En segundo lugar, no todos los científicos modernos presuponen un cosmos. Muchos de ellos presuponen un caos, si no la mayoría. Y muchos de ellos ni si quiera se preguntan al respecto. Muchos creen que las leyes por ellos formuladas son producto de la mente humana ( Hi, Kant!) y en esto no andan tan errados, dado el carácter provisional de sus teorías...

Por último ud usa el verbo ¨evolucionar¨ refiriéndose al Universo. Yo prefiero el verbo ¨cambiar¨. Pues la palabra evolucionar generalmente connota el rollo de la teoría de la Evolución, el cual es otro esquema explicativo PROVISIONAL no probado lo suficiente (suficienter probans).

PD: En cuanto al mandato divino, creo que la Ciencia Moderna nos acerca menos al Génesis que al Apocalipsis. El hombre ha sido puesto para señorear sobre la tierra pero sucede que el Príncipe de este Mundo, a veces, se entromete y lo desvía de sus misión.

Anónimo dijo...

Augusto, el contenido de historia humana de cada año, su "peso historico" podriamos decir, depende de cuantas personas viven sobre la tierra ese año.

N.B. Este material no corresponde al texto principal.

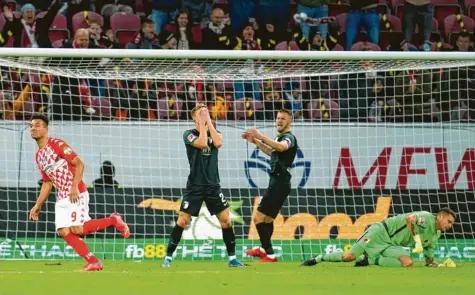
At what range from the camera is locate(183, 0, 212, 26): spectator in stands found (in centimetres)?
2010

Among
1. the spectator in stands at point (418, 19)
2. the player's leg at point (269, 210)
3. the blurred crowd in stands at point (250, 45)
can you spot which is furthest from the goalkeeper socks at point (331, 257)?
the spectator in stands at point (418, 19)

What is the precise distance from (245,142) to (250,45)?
334cm

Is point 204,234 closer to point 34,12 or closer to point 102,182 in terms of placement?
point 102,182

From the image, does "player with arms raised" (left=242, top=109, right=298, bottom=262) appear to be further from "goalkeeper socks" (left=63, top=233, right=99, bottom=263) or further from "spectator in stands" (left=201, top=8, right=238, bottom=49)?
"spectator in stands" (left=201, top=8, right=238, bottom=49)

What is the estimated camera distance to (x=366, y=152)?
632 inches

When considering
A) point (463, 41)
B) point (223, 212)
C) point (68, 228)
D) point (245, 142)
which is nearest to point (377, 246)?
point (223, 212)

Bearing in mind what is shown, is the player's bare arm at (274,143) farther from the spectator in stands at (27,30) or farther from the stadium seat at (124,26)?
the stadium seat at (124,26)

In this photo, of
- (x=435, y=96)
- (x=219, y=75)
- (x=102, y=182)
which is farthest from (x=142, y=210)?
(x=435, y=96)

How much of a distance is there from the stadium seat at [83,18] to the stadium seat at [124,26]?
305 millimetres

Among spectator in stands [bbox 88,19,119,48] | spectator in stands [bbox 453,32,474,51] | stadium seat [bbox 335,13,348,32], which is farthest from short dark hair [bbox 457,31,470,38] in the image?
spectator in stands [bbox 88,19,119,48]

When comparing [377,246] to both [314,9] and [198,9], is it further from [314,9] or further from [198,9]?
[198,9]

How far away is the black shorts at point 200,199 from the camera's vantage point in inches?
485

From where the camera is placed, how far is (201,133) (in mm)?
12102

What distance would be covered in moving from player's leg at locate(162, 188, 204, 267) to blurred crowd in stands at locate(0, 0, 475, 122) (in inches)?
138
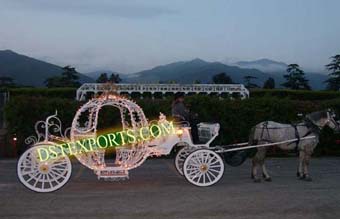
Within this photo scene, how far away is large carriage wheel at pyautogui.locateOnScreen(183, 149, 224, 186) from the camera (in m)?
11.8

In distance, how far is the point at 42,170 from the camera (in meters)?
11.1

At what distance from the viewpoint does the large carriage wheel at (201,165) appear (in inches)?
465

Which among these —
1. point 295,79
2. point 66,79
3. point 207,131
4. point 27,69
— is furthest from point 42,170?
point 27,69

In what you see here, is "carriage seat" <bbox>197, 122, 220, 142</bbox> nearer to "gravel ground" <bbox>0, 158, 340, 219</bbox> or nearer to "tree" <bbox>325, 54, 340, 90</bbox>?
"gravel ground" <bbox>0, 158, 340, 219</bbox>

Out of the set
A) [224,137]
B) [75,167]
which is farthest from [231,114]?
[75,167]

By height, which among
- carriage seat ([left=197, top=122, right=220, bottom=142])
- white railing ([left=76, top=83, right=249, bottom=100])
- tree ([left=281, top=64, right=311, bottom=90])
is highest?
tree ([left=281, top=64, right=311, bottom=90])

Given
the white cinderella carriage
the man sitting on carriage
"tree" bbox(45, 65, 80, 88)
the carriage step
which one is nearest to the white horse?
the white cinderella carriage

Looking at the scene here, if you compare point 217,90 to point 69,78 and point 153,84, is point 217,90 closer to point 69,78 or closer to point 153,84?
point 153,84

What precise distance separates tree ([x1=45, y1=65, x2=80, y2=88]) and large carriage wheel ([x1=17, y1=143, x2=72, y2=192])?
39620mm

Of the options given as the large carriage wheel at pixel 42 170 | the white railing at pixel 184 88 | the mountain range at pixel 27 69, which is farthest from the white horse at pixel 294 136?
the mountain range at pixel 27 69

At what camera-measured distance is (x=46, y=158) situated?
36.1ft

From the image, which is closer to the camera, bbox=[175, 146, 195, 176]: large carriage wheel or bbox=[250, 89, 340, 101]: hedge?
bbox=[175, 146, 195, 176]: large carriage wheel

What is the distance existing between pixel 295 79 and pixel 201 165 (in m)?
46.2

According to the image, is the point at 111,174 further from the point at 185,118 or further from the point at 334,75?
the point at 334,75
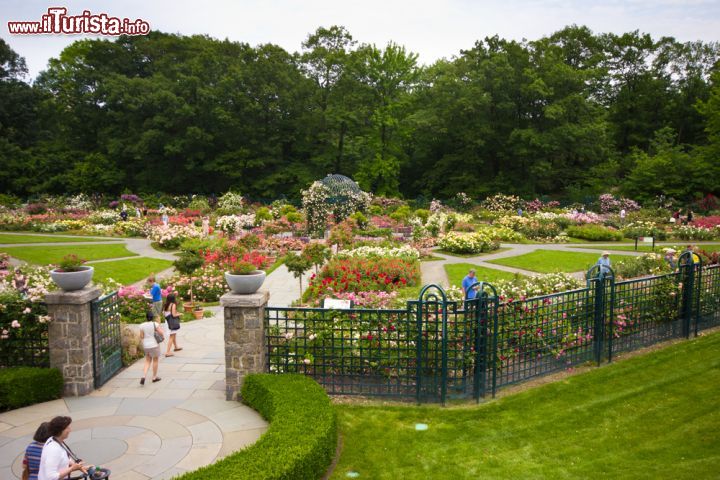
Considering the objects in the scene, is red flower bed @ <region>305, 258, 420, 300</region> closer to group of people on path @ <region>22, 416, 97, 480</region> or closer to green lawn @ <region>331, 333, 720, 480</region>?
green lawn @ <region>331, 333, 720, 480</region>

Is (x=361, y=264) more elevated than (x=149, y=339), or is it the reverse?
(x=361, y=264)

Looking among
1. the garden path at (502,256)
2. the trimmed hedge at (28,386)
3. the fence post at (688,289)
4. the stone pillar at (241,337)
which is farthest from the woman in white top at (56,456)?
the garden path at (502,256)

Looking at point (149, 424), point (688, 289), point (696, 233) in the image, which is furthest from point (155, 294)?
point (696, 233)

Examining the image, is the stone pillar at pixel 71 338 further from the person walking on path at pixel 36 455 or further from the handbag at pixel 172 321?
the person walking on path at pixel 36 455

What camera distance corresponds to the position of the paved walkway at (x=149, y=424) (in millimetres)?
6801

Por ejemplo, si la poblacion mundial era 5 millones en 8.000 a. C., el año 1987, cuando la poblacion llegó a 5.000 millones, pesó tanto como los 1.000 años centrados en 8.000 a. C.

Tomando la estimacion mas alta de poblacion en la antiguedad (HYDE 2010), es facil ver que el intervalo 1950-99 peso tanto como el 300.000 a. C - 10.500 a. C., que el intervalo 2000-17 peso tanto como el 10.500 a. C. - 2.500 a. C., y que el intervalo 2018-41 pesara tanto como el 2.500 a. C. - 500 a. C.